§ Ihr Arbeitsauftrag
Schreiben Sie den folgenden Text über das gestoppte bayerische Förderprogramm zur IT-Ausstattung der Schulen vollständig und ohne jede Abweichung ab.

§ Auszug
Der Digitalpakt steht noch nicht einmal richtig in den Startlöchern, da stoppt Bayern schon sein Förderprogramm zur IT-Ausstattung der Schulen. Entsprechend deutlich fällt die Reaktion des Bayerischen Städtetages aus, der dazu gleich zwei Pressemitteilungen verfasste.

Der Vorsitzende des Bayerischen Städtetags, Augsburgs Oberbürgermeister Dr. Kurt Gribl, merkte zur Mitteilung aus dem bayerischen Kultusministerium an: „Die Beendigung des bayerischen Förderprogramms entspricht nicht den Ankündigungen vor der Landtagswahl. Damals hat der Freistaat auf das Gaspedal gedrückt und eine Fortsetzung seiner Förderprogramme in Höhe eines mittleren dreistelligen Millionenprogramms angekündigt.“

Mit der Beendigung des bayerischen Förderprogramms werde die begonnene Digitalisierung der Schulen jetzt abrupt gebremst. Die zeitnahe Umsetzung der vom Kultusministerium selbst bei den Schulen in Auftrag gegebenen Medienentwicklungskonzepte sei damit erheblich gefährdet, so Gribl weiter.

Auslöser des geharnischten Statements war die überraschende Ankündigung des bayerischen Kultusministeriums gewesen, dass erst im vergangenen Jahr aufgelegte Förderprogramm sofort zu beenden. Laut Bayerischem Städtetag sollen die Kommunen nun stattdessen auf die im Digitalpakt von Bund und Ländern angekündigten Bundesmittel warten. Zudem dürften sie solange keine IT-Ausstattung mehr beschaffen, bis geklärt sei, wofür die Bundesmittel verwendet werden dürfen.

Einträge aus einem Datensatz
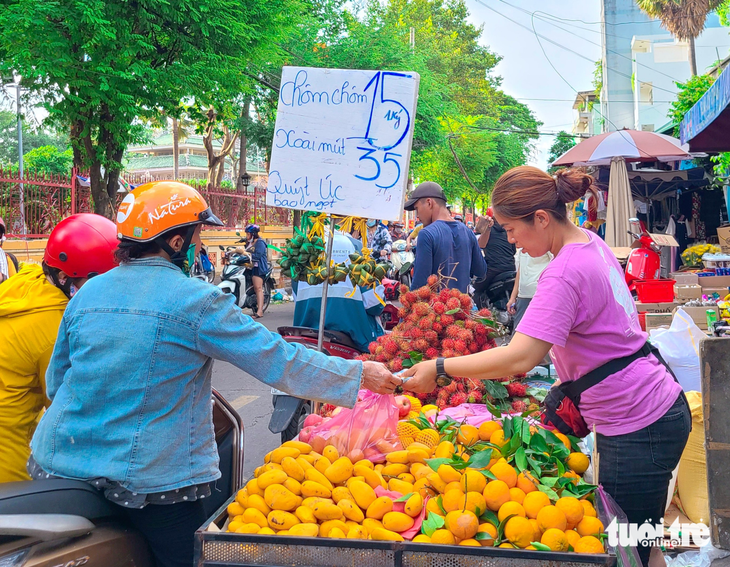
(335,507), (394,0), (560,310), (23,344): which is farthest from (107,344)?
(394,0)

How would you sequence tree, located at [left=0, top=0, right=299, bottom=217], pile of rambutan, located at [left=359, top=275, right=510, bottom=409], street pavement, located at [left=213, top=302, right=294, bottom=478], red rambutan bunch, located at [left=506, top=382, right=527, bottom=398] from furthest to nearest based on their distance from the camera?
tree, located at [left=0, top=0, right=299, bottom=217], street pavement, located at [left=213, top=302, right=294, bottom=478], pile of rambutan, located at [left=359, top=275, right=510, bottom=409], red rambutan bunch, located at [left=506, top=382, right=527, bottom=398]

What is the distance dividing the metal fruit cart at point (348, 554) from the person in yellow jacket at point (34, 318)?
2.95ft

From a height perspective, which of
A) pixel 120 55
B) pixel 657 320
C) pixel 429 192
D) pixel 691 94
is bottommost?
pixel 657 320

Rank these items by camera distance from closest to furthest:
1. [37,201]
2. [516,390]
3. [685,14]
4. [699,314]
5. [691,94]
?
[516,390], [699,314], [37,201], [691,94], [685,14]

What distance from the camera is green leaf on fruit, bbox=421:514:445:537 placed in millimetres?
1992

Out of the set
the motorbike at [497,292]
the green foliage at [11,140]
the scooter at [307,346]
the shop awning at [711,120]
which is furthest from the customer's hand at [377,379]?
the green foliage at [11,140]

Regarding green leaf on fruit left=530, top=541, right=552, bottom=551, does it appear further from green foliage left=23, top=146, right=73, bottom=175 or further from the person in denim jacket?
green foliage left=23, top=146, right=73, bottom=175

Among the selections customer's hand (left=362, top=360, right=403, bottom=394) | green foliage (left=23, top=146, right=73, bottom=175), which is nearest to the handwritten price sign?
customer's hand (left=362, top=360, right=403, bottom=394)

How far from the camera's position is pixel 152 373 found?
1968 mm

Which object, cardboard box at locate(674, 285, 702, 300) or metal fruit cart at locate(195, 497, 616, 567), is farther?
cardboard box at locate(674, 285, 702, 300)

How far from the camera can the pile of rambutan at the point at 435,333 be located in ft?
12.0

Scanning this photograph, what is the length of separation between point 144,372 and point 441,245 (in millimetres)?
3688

* * *

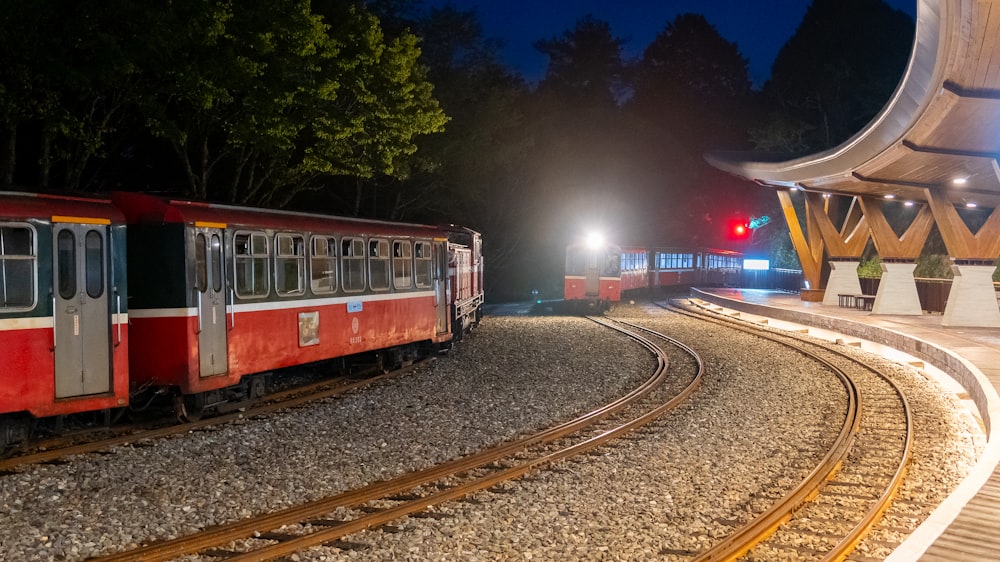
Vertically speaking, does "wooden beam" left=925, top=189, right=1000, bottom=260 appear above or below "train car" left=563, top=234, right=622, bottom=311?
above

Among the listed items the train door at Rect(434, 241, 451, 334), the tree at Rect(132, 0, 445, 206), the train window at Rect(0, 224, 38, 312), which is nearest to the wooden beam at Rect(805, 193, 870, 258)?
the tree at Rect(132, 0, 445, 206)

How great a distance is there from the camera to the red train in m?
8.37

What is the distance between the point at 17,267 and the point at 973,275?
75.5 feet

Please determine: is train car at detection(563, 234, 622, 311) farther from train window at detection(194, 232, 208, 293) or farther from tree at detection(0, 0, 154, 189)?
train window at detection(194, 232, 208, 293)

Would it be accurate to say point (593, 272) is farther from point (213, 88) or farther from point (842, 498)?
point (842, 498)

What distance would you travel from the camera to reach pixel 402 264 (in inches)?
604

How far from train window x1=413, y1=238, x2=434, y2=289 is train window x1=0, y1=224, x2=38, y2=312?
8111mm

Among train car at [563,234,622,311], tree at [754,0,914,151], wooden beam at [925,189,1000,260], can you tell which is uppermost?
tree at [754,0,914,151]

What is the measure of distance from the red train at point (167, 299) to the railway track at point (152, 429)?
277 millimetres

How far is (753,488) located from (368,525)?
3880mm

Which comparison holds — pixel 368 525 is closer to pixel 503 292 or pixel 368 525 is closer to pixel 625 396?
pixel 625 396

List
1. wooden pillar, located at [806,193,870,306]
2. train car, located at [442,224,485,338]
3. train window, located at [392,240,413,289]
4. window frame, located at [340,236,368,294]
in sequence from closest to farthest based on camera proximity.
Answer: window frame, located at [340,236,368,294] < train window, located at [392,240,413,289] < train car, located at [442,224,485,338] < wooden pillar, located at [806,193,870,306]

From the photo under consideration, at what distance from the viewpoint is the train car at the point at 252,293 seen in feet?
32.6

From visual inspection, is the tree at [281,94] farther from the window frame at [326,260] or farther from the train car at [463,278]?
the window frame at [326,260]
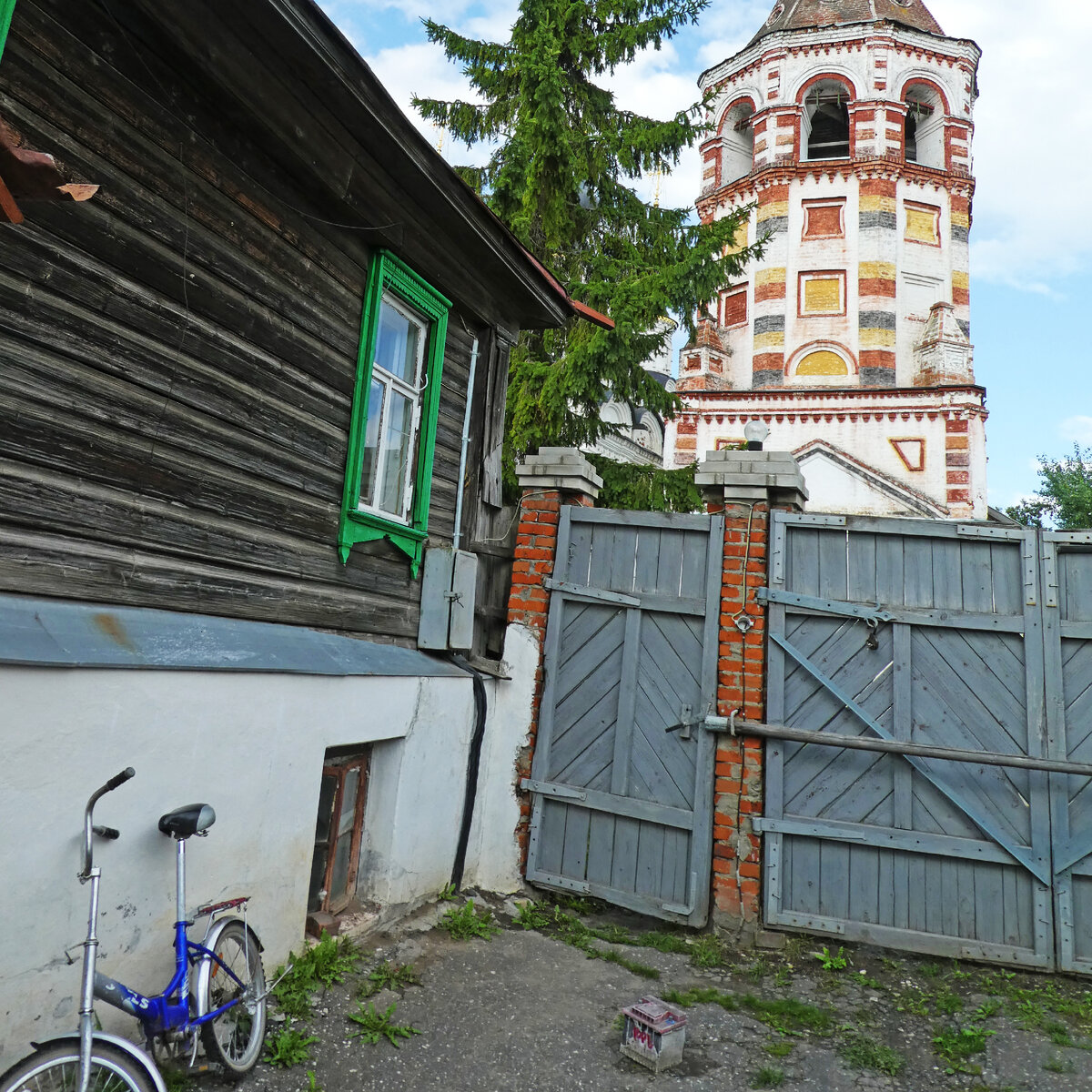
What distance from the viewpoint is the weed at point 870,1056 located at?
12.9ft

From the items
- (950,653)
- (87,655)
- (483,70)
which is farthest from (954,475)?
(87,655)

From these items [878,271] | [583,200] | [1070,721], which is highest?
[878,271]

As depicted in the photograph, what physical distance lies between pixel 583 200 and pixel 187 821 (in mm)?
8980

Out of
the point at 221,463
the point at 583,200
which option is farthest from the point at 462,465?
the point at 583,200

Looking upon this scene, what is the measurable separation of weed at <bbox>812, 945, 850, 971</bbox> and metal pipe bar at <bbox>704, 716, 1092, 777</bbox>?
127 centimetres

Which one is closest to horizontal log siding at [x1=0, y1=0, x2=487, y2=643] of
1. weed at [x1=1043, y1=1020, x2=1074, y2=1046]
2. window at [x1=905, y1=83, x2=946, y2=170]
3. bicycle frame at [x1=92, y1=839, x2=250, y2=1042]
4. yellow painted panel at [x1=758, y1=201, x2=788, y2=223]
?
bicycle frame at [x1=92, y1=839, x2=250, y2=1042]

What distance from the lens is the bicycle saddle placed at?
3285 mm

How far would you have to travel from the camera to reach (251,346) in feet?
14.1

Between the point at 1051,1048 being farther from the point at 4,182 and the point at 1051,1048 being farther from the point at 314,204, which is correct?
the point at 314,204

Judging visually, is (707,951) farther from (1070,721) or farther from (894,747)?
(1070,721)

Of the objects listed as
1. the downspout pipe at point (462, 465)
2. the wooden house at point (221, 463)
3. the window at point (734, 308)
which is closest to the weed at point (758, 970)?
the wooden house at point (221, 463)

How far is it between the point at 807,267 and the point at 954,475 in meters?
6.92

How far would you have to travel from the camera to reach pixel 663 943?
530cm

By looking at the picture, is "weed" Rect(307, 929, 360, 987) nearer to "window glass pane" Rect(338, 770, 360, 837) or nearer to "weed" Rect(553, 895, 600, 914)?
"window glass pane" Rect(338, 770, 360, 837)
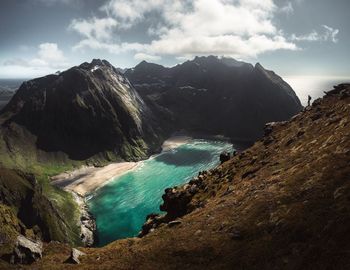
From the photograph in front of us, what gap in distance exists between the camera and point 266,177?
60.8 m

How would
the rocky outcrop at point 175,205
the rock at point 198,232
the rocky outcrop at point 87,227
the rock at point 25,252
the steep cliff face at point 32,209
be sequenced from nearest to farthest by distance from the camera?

--

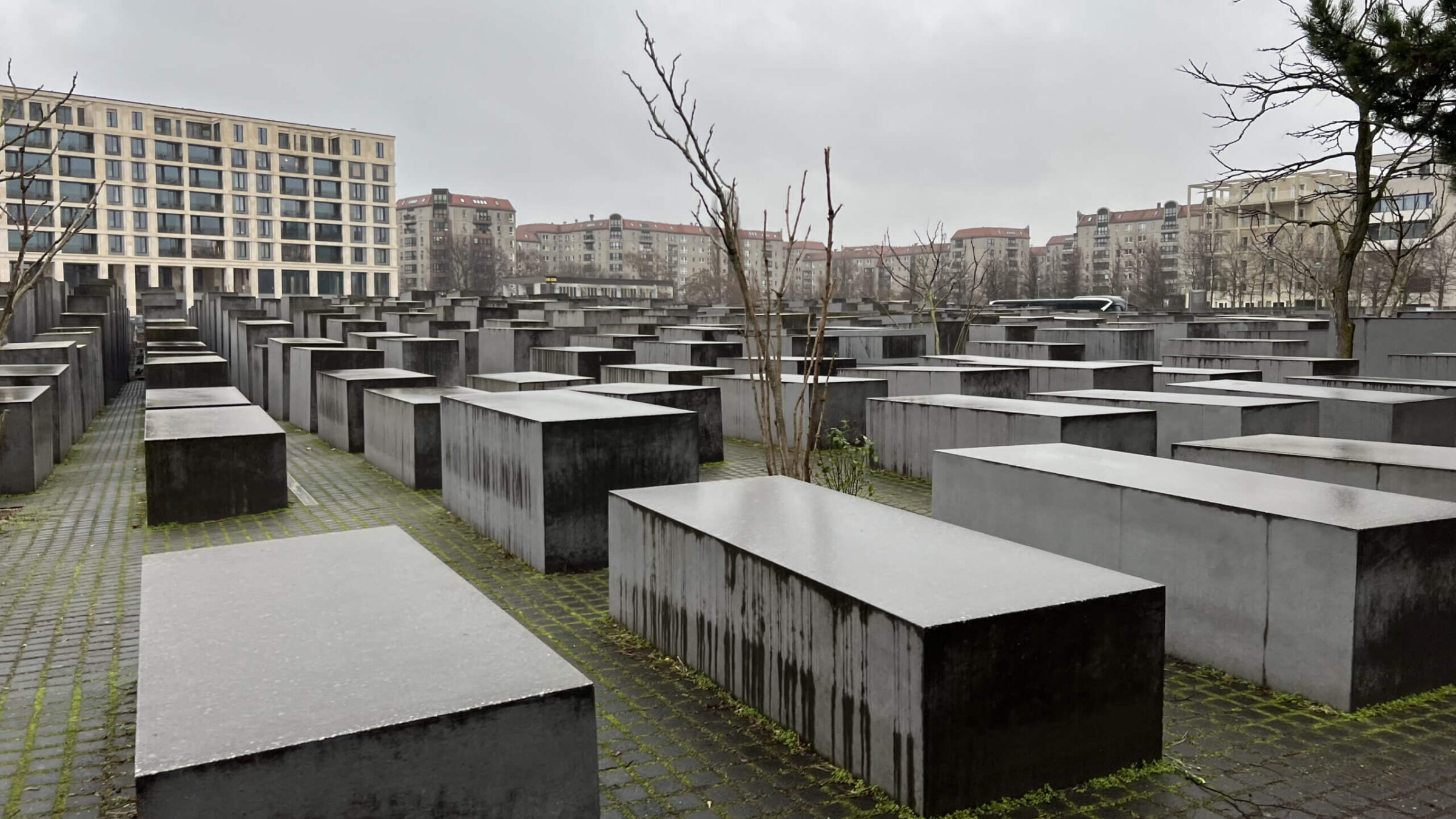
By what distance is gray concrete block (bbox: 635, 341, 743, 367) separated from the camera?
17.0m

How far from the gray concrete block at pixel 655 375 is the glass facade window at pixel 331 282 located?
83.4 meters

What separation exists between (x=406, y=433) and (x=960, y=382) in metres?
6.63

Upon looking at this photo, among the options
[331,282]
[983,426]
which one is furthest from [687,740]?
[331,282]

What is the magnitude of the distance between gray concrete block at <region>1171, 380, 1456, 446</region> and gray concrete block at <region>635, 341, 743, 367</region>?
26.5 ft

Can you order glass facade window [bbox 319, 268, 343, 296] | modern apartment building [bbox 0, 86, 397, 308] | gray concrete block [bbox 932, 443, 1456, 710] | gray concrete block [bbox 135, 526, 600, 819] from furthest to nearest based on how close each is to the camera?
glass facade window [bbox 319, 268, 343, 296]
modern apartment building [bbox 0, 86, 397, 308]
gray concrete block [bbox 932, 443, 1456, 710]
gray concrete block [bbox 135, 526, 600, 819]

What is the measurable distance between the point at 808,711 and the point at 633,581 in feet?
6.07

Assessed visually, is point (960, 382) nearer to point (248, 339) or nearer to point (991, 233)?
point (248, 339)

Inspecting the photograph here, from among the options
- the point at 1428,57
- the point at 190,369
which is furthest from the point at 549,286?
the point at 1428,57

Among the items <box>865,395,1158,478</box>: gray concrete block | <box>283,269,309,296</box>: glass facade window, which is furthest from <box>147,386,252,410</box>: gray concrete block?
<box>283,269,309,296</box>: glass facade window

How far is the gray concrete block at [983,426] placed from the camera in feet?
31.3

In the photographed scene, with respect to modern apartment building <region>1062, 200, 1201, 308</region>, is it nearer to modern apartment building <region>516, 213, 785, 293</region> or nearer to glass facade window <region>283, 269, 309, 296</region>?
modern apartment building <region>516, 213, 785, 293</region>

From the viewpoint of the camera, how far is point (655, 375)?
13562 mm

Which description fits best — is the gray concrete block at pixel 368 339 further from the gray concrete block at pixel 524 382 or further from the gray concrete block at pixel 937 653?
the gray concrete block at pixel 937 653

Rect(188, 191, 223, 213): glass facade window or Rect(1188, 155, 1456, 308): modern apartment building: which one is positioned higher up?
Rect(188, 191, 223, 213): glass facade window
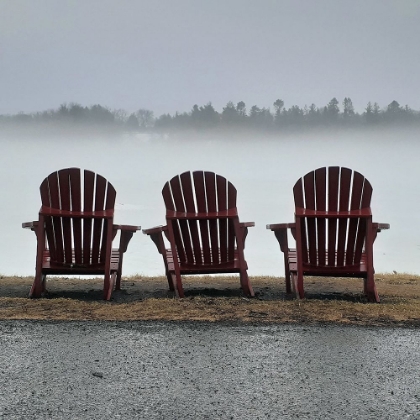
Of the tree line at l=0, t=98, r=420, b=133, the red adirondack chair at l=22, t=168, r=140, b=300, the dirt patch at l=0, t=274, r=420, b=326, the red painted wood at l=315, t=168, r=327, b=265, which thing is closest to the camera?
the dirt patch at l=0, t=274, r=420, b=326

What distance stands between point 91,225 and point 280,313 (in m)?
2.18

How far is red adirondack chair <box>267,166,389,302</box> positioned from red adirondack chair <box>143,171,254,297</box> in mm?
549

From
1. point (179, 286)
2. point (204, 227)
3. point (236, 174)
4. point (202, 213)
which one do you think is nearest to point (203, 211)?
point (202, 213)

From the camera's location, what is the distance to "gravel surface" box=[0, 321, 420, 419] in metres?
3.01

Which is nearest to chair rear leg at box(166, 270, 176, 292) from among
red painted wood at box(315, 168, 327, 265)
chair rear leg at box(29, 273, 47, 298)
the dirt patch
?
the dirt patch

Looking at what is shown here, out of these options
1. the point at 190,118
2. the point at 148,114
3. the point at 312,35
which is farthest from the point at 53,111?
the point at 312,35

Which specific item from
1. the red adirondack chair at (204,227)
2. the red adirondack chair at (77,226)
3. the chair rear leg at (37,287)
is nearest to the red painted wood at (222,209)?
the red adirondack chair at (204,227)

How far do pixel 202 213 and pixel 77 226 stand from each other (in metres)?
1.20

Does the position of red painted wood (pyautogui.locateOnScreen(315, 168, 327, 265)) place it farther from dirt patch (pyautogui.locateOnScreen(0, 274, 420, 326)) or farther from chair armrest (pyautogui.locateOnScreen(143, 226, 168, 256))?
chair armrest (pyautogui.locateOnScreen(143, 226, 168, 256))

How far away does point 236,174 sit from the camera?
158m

§ Ergebnis der Übung
Der Digitalpakt steht noch nicht einmal richtig in den Startlöchern, da stoppt Bayern schon sein Förderprogramm zur IT-Ausstattung der Schulen. Entsprechend deutlich fällt die Reaktion des Bayerischen Städtetages aus, der dazu gleich zwei Pressemitteilungen verfasste.

Der Vorsitzende des Bayerischen Städtetags, Augsburgs Oberbürgermeister Dr. Kurt Gribl, merkte zur Mitteilung aus dem bayerischen Kultusministerium an: „Die Beendigung des bayerischen Förderprogramms entspricht nicht den Ankündigungen vor der Landtagswahl. Damals hat der Freistaat auf das Gaspedal gedrückt und eine Fortsetzung seiner Förderprogramme in Höhe eines mittleren dreistelligen Millionenprogramms angekündigt.“

Mit der Beendigung des bayerischen Förderprogramms werde die begonnene Digitalisierung der Schulen jetzt abrupt gebremst. Die zeitnahe Umsetzung der vom Kultusministerium selbst bei den Schulen in Auftrag gegebenen Medienentwicklungskonzepte sei damit erheblich gefährdet, so Gribl weiter.

Auslöser des geharnischten Statements war die überraschende Ankündigung des bayerischen Kultusministeriums gewesen, dass erst im vergangenen Jahr aufgelegte Förderprogramm sofort zu beenden. Laut Bayerischem Städtetag sollen die Kommunen nun stattdessen auf die im Digitalpakt von Bund und Ländern angekündigten Bundesmittel warten. Zudem dürften sie solange keine IT-Ausstattung mehr beschaffen, bis geklärt sei, wofür die Bundesmittel verwendet werden dürfen.